**OBJECTIVES**
1: Using the text on The Normal, explain why the project is filed as a precursor source rather than a centre-cluster entry. Answer in one to three sentences.
2: Carry on the text about The Normal from its last sentence.

The Normal made one single and changed the shape of British electronic music with it. The Bureau files Daniel Miller's project at Tier III as a cross-tradition precursor anchor: not an industrial act in itself, but a record that opened a door the industrial and minimal-synth scenes walked straight through. TVOD / Warm Leatherette, made at home in 1978 on a cheap synthesizer, proved that the do-it-yourself ethos of punk could be carried into electronics by someone with no conventional musical training, and it founded the label that would carry much of the music this archive documents. It is filed as a source rather than a centre-cluster entry, but the line of descent is direct.
Miller was a film editor when he made the record, inspired equally by the attitude of punk and by the electronic music of Can, Neu! and Kraftwerk. He bought a Korg 700S synthesizer and a TEAC four-track, recorded a single at home, and set up Mute Records to release it, expecting nothing beyond a record for friends. The A-side was TVOD, a throbbing synth piece about television's strange pull; the B-side was Warm Leatherette, and it was the B-side that caught.

**EXCERPTED DATA**
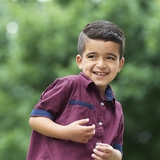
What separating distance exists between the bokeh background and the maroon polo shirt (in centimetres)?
555

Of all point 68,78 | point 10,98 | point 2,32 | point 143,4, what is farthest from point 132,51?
point 68,78

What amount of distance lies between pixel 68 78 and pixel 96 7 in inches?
273

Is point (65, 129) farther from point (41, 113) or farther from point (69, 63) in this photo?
point (69, 63)

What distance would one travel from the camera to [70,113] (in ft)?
8.79

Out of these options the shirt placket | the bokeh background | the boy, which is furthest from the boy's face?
the bokeh background

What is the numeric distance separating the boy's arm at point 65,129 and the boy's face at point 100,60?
1.01 ft

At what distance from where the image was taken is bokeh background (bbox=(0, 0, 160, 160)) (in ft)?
28.6

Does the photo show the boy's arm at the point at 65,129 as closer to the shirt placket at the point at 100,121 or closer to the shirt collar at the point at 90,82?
the shirt placket at the point at 100,121

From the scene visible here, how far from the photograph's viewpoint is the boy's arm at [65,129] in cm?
255

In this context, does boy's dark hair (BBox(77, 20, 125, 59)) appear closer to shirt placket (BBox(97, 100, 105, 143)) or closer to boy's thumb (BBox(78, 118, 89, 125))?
shirt placket (BBox(97, 100, 105, 143))

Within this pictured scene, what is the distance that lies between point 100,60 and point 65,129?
42 centimetres

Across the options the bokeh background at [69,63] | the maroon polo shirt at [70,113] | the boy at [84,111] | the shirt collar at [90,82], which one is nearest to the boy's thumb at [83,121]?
the boy at [84,111]

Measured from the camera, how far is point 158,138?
379 inches

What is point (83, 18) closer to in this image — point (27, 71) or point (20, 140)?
point (27, 71)
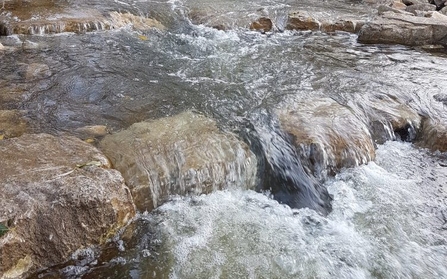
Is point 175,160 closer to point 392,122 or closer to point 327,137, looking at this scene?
point 327,137

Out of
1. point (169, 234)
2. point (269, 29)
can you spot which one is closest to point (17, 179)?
point (169, 234)

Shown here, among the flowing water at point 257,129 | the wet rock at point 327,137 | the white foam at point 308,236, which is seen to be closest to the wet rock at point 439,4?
the flowing water at point 257,129

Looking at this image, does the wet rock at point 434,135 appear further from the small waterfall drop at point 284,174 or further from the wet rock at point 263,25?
the wet rock at point 263,25

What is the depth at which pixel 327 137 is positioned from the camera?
4.41 meters

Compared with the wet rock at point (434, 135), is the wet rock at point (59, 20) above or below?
above

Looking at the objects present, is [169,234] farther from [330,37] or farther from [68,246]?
[330,37]

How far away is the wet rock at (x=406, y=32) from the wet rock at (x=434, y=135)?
3470 mm

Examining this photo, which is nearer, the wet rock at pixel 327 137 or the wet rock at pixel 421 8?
the wet rock at pixel 327 137

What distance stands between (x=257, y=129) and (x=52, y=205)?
2.47m

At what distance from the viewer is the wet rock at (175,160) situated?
144 inches

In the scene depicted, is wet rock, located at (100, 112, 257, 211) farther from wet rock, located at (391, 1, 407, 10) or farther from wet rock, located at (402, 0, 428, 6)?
wet rock, located at (402, 0, 428, 6)

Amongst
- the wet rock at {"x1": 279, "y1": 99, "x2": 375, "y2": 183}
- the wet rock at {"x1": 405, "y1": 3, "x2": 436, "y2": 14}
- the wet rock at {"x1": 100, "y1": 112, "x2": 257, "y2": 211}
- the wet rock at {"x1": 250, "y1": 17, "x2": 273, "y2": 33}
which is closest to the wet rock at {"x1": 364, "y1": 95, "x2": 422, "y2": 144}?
the wet rock at {"x1": 279, "y1": 99, "x2": 375, "y2": 183}

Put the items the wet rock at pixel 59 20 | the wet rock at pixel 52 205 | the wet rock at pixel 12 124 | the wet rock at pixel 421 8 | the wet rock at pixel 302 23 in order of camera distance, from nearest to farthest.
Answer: the wet rock at pixel 52 205 → the wet rock at pixel 12 124 → the wet rock at pixel 59 20 → the wet rock at pixel 302 23 → the wet rock at pixel 421 8

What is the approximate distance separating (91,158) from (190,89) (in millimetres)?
2303
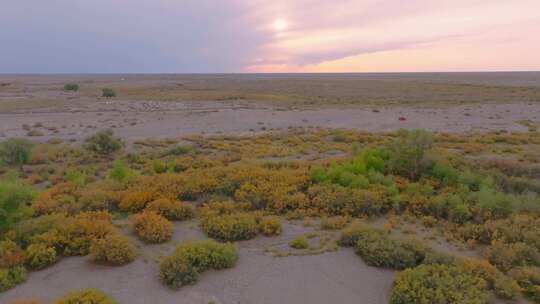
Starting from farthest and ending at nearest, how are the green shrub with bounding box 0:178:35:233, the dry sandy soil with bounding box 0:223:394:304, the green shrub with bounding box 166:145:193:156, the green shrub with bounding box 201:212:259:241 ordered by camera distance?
the green shrub with bounding box 166:145:193:156, the green shrub with bounding box 201:212:259:241, the green shrub with bounding box 0:178:35:233, the dry sandy soil with bounding box 0:223:394:304

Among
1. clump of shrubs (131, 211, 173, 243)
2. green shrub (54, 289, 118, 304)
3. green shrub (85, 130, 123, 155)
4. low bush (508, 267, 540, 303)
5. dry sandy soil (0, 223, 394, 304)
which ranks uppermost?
green shrub (85, 130, 123, 155)

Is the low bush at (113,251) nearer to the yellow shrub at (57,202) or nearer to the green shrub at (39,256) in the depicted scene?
the green shrub at (39,256)

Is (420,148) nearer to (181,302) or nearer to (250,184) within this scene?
(250,184)

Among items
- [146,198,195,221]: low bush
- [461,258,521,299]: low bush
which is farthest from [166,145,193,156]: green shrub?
[461,258,521,299]: low bush

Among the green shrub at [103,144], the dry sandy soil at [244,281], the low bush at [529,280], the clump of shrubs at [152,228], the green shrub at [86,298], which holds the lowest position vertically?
the dry sandy soil at [244,281]

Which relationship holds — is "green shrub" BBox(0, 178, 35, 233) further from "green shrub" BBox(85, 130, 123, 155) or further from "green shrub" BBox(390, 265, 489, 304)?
"green shrub" BBox(85, 130, 123, 155)

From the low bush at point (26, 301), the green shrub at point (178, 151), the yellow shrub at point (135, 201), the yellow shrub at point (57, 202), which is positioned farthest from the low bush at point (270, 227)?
the green shrub at point (178, 151)

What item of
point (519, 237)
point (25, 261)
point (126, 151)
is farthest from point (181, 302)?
point (126, 151)
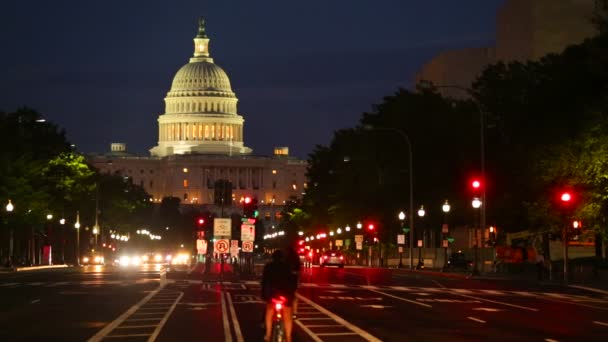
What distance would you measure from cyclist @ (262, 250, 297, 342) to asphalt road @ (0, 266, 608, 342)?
13.3 feet

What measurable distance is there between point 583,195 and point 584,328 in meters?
31.7

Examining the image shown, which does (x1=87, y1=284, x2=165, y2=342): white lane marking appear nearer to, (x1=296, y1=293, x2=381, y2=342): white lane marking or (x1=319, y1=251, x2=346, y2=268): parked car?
(x1=296, y1=293, x2=381, y2=342): white lane marking

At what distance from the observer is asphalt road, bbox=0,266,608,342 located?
93.1ft

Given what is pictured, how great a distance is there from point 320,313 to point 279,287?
13306mm

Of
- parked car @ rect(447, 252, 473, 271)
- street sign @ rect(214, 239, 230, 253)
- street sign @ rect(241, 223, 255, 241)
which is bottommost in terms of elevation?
parked car @ rect(447, 252, 473, 271)

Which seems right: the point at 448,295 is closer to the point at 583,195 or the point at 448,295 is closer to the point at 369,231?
the point at 583,195

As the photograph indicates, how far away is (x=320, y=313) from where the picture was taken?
3581 cm

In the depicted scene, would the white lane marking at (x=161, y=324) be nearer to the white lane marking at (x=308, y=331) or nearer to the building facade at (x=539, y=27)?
the white lane marking at (x=308, y=331)

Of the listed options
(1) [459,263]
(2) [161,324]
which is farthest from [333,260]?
(2) [161,324]

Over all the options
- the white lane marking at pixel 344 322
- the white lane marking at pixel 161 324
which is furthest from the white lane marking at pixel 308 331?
the white lane marking at pixel 161 324

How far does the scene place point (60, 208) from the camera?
116812mm

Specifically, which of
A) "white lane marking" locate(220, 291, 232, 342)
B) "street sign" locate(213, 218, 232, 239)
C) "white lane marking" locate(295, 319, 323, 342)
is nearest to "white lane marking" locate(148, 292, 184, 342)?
"white lane marking" locate(220, 291, 232, 342)

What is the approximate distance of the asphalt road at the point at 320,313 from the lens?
93.1 ft

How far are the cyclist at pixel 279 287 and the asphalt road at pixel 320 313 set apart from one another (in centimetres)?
406
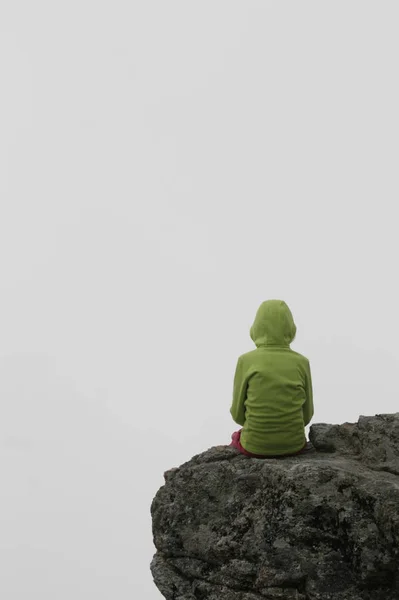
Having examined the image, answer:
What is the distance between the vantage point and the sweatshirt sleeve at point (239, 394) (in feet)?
33.6

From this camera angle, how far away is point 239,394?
10.3 m

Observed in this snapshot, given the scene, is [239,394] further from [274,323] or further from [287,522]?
[287,522]

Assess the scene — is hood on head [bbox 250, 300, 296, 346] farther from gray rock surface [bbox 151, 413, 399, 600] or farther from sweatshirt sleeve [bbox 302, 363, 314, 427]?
gray rock surface [bbox 151, 413, 399, 600]

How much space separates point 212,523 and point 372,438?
11.0 ft

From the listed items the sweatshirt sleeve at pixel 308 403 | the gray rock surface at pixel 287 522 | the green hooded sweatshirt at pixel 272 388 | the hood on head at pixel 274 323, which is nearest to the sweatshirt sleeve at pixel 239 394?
the green hooded sweatshirt at pixel 272 388

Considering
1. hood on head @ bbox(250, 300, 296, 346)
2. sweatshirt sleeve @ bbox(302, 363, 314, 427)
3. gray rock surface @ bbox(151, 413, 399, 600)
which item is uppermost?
hood on head @ bbox(250, 300, 296, 346)

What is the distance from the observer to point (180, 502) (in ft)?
34.1

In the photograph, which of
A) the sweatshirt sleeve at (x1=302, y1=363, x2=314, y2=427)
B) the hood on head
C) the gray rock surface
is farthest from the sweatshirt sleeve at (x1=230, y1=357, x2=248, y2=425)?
the sweatshirt sleeve at (x1=302, y1=363, x2=314, y2=427)

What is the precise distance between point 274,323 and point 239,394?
4.69ft

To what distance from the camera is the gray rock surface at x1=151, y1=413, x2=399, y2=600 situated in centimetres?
860

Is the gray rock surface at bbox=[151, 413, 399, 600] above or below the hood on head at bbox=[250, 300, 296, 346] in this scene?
below

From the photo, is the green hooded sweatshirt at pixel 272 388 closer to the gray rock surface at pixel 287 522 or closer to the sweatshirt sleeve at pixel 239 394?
the sweatshirt sleeve at pixel 239 394

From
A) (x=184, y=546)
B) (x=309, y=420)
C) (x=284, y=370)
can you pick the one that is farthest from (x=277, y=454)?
(x=184, y=546)

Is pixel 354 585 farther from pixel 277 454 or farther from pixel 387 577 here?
pixel 277 454
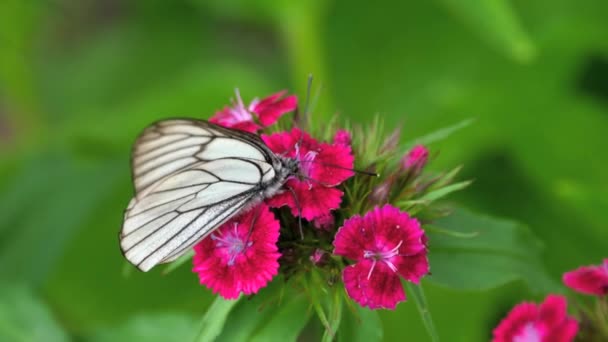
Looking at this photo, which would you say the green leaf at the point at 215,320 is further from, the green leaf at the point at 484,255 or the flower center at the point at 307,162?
the green leaf at the point at 484,255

**EXERCISE RESPONSES**
1: The Normal was not an industrial act itself, so it is not placed at the center. It is filed as a precursor because its single opened a door that the industrial and minimal-synth scenes walked straight through. It also founded the label that would carry much of the music the archive documents.

2:
Warm Leatherette takes its subject from J.G. Ballard's 1973 novel Crash, condensing the book's fusion of eroticism and the car wreck into a few cold minutes: a monotone vocal over icy, repetitive, minimal synth, the human voice as flat as the machine under it. The detachment is the achievement. Where most pop reached for warmth, Miller built something deliberately mechanical and unsettling, and in doing so found a sound that the whole minimal-synth and industrial world would recognise as its own. The song proved durable enough to be covered widely, most famously by Grace Jones in 1980.
The deeper point was the method. Miller has always been candid that he had limited musical ability, and that this was exactly what made the record matter: it demonstrated that a cheap synthesizer put a striking record within reach of anyone with an idea. That demonstration landed at the right moment, as the late-1970s British underground filled with electronic do-it-yourself experiments, and the acts of what became Synth Britannia took it as licence. The Normal is one of the small handful of records that made the synthesizer feel like a punk instrument rather than a prog one.
Miller's other live work belongs to the same moment. He played several improvised electronic concerts with Robert Rental, who would go on to associate with Throbbing Gristle, and the pairing was documented on the one-sided live album Live at West Runton Pavilion (1979). But Miller did not pursue a recording career. He turned instead to running Mute, and the label, founded to release a single that was meant as a one-off, grew into one of the most important independent homes for electronic and industrial music over the following four decades. The Normal's influence runs as much through what Mute released as through the single itself.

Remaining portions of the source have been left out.